Page MenuHomePhabricator

FRUEC: Debug minor discrepancy in landing page data between old and new pipelines
Open, Needs TriagePublic4 Story Points

Event Timeline

Restricted Application added a subscriber: Aklapper. · View Herald TranscriptOct 29 2019, 7:26 PM
AndyRussG claimed this task.Nov 4 2019, 7:49 AM
AndyRussG added a comment.EditedNov 4 2019, 8:03 AM

I've dug into this some more, improving filtering compared to what was done for T235284. I've got some more clarity about what the differences are, but it's still pretty ugly.

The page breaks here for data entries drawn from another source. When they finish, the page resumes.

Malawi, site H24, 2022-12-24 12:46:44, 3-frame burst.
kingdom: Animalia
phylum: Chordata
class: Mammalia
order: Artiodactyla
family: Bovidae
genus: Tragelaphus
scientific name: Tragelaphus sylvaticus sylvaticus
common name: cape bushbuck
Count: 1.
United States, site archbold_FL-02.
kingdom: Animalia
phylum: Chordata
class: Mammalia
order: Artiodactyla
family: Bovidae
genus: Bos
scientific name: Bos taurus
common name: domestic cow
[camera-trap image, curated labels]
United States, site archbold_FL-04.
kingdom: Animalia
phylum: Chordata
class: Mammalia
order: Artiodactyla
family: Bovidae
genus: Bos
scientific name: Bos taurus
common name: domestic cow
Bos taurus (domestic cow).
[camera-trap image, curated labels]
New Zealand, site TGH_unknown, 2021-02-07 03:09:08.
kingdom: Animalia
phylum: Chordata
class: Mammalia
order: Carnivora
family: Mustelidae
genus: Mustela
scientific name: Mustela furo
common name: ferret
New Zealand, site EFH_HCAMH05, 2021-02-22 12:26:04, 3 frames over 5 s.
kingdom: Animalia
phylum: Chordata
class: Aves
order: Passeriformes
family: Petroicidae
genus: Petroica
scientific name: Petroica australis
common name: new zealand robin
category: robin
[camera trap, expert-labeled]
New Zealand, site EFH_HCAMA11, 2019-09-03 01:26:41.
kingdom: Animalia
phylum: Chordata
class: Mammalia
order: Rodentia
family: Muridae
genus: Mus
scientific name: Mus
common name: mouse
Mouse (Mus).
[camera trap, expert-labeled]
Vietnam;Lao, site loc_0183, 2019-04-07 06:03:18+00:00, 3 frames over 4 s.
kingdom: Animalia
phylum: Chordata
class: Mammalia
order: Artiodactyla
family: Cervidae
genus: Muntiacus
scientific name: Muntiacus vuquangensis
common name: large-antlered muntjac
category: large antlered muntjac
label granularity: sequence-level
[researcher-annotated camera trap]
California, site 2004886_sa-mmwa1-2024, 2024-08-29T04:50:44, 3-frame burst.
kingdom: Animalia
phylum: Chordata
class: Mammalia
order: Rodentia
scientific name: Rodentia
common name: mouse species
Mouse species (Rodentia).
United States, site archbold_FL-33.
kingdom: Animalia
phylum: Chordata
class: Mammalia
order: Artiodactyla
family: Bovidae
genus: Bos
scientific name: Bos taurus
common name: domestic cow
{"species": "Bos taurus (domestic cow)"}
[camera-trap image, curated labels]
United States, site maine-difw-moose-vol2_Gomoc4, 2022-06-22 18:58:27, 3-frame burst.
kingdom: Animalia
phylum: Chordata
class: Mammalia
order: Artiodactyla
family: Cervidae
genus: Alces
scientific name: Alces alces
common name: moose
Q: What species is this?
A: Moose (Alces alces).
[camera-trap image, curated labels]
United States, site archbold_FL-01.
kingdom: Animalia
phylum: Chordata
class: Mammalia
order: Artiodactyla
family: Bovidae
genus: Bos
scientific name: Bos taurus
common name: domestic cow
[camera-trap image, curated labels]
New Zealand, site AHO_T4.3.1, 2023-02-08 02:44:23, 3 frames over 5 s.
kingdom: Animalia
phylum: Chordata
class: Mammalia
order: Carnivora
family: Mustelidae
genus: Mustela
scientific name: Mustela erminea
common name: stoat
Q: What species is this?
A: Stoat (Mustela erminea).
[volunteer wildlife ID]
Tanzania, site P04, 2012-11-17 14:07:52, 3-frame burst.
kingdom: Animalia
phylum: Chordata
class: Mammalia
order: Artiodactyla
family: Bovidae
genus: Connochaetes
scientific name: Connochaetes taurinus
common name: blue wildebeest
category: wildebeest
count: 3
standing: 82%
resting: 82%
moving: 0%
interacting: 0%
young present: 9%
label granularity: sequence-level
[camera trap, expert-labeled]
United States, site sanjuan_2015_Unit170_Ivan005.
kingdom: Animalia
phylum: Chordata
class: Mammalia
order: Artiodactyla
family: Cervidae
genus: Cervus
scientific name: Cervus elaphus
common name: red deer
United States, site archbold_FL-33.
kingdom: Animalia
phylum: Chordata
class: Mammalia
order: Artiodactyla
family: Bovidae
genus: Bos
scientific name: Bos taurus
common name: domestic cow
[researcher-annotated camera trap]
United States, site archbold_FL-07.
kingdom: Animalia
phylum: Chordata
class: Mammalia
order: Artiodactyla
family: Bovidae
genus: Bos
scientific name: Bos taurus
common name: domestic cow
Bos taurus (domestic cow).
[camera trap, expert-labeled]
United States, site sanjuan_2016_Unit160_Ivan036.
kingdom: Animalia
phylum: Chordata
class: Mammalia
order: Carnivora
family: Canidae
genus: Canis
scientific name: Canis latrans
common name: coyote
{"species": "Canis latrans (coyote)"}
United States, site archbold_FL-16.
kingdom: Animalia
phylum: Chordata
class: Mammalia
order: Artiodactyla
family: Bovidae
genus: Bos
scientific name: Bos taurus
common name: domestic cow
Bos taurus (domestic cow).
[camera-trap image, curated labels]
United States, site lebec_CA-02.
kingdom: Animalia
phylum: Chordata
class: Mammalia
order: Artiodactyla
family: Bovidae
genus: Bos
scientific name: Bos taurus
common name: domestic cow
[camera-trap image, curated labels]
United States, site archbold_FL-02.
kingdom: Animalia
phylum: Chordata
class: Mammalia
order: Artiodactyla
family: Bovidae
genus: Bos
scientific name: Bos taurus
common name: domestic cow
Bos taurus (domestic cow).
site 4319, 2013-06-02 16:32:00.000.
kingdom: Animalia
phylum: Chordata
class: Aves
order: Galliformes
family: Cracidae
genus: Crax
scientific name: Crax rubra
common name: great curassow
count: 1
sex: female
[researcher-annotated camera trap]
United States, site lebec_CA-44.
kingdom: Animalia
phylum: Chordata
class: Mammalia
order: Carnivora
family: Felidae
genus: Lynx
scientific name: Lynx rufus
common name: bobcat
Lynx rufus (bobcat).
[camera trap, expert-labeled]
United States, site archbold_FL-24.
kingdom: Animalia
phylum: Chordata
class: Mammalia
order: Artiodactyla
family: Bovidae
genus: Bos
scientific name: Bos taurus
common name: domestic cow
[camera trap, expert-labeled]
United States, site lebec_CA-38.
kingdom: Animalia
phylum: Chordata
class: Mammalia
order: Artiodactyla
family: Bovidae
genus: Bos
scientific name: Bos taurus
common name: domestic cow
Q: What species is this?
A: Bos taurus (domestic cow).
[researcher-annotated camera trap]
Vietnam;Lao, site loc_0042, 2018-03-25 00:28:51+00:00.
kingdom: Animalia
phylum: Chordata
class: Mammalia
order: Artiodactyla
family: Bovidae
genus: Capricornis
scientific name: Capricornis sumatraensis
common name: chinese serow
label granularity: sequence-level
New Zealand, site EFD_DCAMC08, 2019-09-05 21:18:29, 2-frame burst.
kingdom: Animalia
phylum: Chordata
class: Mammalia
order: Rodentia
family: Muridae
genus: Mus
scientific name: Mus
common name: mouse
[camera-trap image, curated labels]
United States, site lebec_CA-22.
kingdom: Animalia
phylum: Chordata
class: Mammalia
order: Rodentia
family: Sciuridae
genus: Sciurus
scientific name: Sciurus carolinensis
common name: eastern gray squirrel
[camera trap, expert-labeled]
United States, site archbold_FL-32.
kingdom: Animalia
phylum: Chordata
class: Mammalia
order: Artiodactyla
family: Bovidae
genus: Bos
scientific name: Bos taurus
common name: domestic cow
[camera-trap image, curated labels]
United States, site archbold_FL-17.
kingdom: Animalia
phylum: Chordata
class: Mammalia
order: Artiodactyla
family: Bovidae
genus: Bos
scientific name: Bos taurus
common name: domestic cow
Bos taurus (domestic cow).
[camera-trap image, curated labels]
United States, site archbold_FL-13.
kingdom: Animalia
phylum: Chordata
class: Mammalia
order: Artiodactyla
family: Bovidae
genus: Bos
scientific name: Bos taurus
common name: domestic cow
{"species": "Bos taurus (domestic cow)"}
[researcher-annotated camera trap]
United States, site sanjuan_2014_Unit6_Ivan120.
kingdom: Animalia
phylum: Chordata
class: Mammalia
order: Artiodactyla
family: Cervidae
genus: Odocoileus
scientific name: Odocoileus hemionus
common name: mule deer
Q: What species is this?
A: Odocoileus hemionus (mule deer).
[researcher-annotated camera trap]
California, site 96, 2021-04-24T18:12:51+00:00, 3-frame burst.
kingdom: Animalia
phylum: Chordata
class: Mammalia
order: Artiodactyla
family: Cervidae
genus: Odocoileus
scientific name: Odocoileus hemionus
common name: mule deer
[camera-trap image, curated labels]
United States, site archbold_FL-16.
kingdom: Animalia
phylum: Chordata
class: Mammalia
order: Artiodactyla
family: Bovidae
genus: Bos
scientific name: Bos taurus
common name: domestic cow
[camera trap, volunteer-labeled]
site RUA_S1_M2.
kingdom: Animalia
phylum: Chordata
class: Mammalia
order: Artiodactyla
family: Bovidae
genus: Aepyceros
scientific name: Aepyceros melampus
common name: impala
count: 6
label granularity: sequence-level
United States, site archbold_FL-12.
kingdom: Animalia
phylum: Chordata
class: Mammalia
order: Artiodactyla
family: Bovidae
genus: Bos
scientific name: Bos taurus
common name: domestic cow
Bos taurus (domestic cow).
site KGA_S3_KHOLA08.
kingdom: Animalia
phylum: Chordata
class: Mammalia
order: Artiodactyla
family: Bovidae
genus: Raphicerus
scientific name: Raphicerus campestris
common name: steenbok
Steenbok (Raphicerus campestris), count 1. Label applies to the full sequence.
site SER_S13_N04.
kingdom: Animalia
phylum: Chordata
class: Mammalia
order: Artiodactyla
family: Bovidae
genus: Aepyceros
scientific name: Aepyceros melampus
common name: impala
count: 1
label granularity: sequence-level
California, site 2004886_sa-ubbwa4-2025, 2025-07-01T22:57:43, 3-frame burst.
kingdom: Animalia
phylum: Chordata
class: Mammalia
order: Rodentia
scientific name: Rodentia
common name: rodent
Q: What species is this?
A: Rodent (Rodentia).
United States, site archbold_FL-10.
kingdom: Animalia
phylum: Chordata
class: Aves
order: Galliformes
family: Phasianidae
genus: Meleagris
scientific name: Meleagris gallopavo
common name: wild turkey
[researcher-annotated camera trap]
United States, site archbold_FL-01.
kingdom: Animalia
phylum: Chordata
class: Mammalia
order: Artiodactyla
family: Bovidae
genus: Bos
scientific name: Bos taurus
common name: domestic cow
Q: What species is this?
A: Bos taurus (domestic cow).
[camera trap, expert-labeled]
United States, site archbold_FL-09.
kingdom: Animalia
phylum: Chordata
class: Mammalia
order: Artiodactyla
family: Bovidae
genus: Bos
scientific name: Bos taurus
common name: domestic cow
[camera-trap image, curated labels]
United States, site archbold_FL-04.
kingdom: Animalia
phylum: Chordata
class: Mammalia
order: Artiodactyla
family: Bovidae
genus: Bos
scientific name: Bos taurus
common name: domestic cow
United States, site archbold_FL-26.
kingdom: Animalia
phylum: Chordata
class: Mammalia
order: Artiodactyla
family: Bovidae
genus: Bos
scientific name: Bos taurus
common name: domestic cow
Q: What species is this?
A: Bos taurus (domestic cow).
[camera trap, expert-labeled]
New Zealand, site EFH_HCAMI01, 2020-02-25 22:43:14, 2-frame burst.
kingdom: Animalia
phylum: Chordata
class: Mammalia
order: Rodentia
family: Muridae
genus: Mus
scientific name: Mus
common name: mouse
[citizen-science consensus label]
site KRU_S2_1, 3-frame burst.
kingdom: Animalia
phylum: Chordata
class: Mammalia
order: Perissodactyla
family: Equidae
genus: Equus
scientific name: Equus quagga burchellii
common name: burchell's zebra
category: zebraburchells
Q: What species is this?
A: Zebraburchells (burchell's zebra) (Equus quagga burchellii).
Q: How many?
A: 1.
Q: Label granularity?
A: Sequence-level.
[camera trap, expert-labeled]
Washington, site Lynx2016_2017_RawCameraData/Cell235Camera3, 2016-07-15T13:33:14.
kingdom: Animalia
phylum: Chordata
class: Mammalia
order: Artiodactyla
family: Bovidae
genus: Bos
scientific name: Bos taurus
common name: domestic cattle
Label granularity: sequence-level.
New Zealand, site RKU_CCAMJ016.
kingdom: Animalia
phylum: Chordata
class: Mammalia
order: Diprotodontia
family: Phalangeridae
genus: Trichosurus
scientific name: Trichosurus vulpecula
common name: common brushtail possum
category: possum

Here is the Jupyter notebook. (Starts out the same as the notebook for the above-mentioned bug. To view, click on "Download" and open in a browser.)

Also, here's an etherpad with some notes. I'll continue to update the notes there... also pasting what I have so far here.

tl;dr: In the new logs for the hour under study, out of 1079 events, 147 couldn't be matched to entries in the old logs. And in the old logs for the same hour, out of 1442 events, 515 couldn't be matched to entries in the new logs.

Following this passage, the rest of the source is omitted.